■ **SHORT EXERCISE 1**
From the forum thread on the Stingray seat below, copy word for word the passage between "hello im just" and "confirm with other...", inclusive.
* begin TEXT TO READ *
# 65 -67 Stingray Seat



## 123totalpack (Dec 15, 2022)

I have a question. Would the 65 -67 Stingray seat be the same on the Fastback and the 3 speed?


----------



## indycycling (Dec 15, 2022)

3-speed what?


----------



## stingrayjoe (Dec 16, 2022)

👍


----------



## KevinBrick (Dec 16, 2022)

65 and up stingray seat differences | Schwinn Stingrays and Other Muscle Bikes
					

hello im just curious if there is a thred about all the difference between schwinn stingray seats throughout the years.   Im not talking about reproduction seats from the 90s  but the subtle changes from 65 to the mid 70s. I have a slight understanding but im just want to confirm with other...




					thecabe.com


----------



## indycycling (Dec 16, 2022)

stingrayjoe said:


> Each year the seat for the Deluxe Stingray bikes including Fastbacks (beginning in 1966) would each be different. Standard, fenderless model Stingrays (excluding Fastbacks) are all different too.
> Check Schwinn sales catalogs and images of original bikes on the www.



Not so, for example in 68 Deluxe including 3 speed, Fastback including Ramshorn all used silver glitter with mylar chrome strips - this was a one year only seat. For most other years the seat typically spanned more than one year.  Generally speaking Standard and Deluxe used different seats, the later typically tufted or deep tufted.
* end TEXT TO READ *
* begin RECORD SET *
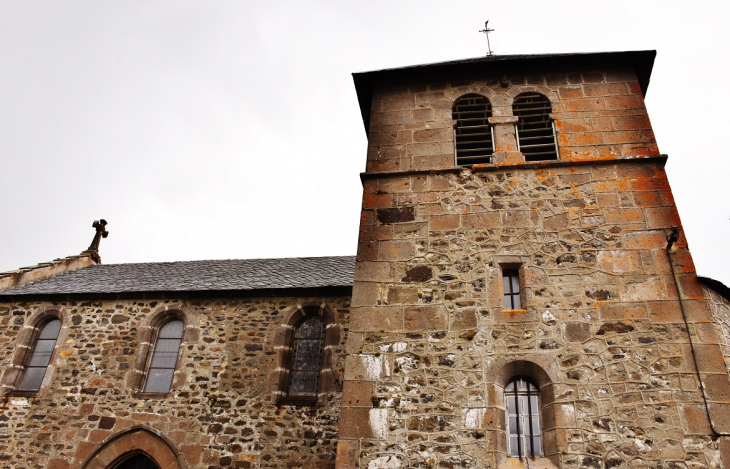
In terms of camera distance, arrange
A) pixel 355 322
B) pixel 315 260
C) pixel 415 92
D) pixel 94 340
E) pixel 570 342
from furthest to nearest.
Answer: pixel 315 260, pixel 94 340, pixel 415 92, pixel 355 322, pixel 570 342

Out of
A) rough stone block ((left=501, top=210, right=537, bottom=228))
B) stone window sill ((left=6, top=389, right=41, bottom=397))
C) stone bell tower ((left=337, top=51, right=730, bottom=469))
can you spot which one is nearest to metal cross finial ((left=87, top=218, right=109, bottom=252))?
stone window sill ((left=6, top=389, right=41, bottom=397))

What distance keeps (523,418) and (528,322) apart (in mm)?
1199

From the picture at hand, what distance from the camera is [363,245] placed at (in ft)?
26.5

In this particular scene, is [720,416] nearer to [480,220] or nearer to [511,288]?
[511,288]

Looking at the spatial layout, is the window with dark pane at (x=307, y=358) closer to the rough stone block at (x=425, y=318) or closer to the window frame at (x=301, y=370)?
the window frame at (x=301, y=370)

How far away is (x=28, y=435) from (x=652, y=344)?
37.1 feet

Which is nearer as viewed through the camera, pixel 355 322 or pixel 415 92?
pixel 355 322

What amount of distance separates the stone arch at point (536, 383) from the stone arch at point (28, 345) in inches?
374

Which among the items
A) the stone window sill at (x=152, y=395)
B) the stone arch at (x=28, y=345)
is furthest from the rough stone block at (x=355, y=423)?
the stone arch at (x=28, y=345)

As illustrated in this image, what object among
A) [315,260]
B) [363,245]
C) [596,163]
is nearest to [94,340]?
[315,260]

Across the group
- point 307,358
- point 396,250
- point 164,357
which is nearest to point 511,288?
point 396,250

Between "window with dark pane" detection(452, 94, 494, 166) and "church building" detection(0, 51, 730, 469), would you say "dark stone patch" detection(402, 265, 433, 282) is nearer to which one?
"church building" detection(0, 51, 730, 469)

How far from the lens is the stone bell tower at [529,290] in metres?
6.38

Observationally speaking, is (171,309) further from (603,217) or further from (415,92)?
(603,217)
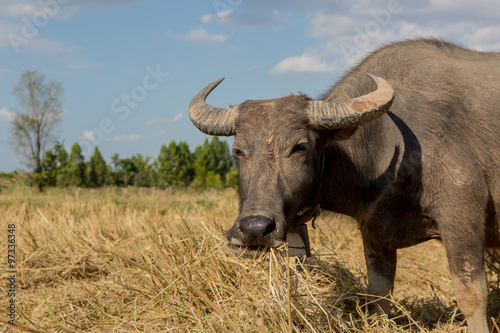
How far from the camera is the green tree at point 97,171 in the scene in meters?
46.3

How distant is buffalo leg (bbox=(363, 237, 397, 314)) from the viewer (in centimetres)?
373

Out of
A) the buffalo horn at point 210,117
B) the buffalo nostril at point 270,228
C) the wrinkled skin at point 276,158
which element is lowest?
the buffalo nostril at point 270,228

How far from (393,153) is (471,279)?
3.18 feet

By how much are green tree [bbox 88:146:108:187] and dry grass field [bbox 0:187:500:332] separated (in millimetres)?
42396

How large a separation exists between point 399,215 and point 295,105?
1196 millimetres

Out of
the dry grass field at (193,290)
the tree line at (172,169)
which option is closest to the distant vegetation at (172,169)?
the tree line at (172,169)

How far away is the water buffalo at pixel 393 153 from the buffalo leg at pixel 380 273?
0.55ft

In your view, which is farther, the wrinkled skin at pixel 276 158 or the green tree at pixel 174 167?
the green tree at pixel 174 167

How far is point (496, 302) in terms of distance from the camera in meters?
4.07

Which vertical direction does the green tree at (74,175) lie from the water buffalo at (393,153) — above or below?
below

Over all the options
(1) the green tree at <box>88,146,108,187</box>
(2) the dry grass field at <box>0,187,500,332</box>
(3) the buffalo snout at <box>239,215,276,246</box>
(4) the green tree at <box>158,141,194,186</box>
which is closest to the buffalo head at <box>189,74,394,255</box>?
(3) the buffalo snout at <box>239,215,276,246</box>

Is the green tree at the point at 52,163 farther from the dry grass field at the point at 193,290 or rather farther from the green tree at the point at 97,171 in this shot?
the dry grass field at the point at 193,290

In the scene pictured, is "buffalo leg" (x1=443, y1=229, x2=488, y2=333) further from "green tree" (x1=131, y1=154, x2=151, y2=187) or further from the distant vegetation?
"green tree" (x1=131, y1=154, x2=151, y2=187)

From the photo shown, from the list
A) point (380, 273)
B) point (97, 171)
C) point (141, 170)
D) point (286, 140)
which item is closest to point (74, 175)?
* end RECORD SET *
■ **SHORT EXERCISE 2**
Quote the records above exactly, from the line holding "By how much" through the end of the records, inclusive.

■ **FULL SOLUTION 1**
hello im just curious if there is a thred about all the difference between schwinn stingray seats throughout the years.   Im not talking about reproduction seats from the 90s  but the subtle changes from 65 to the mid 70s. I have a slight understanding but im just want to confirm with other...

■ **FULL SOLUTION 2**
By how much are green tree [bbox 88:146:108:187] and dry grass field [bbox 0:187:500:332] separated (in millimetres)?
42396

How large a separation exists between point 399,215 and point 295,105?
1196 millimetres

Out of
the dry grass field at (193,290)
the tree line at (172,169)
which option is closest to the distant vegetation at (172,169)?
the tree line at (172,169)

How far away is the water buffalo at pixel 393 153 from the buffalo leg at pixel 380 273?
0.55ft

In your view, which is farther, the wrinkled skin at pixel 276 158 or the green tree at pixel 174 167?
the green tree at pixel 174 167

How far is point (496, 302) in terms of distance from the camera in meters?
4.07

Which vertical direction does the green tree at (74,175) lie from the water buffalo at (393,153) — above or below?
below

Over all the options
(1) the green tree at <box>88,146,108,187</box>
(2) the dry grass field at <box>0,187,500,332</box>
(3) the buffalo snout at <box>239,215,276,246</box>
(4) the green tree at <box>158,141,194,186</box>
which is closest to the buffalo head at <box>189,74,394,255</box>?
(3) the buffalo snout at <box>239,215,276,246</box>

Is the green tree at the point at 52,163 farther from the dry grass field at the point at 193,290 or rather farther from the green tree at the point at 97,171 in this shot?
the dry grass field at the point at 193,290

In the scene pictured, is "buffalo leg" (x1=443, y1=229, x2=488, y2=333) further from "green tree" (x1=131, y1=154, x2=151, y2=187) or further from the distant vegetation?
"green tree" (x1=131, y1=154, x2=151, y2=187)

From the photo shown, from the list
A) point (380, 273)
B) point (97, 171)
C) point (141, 170)
D) point (286, 140)
which item is closest to point (74, 175)?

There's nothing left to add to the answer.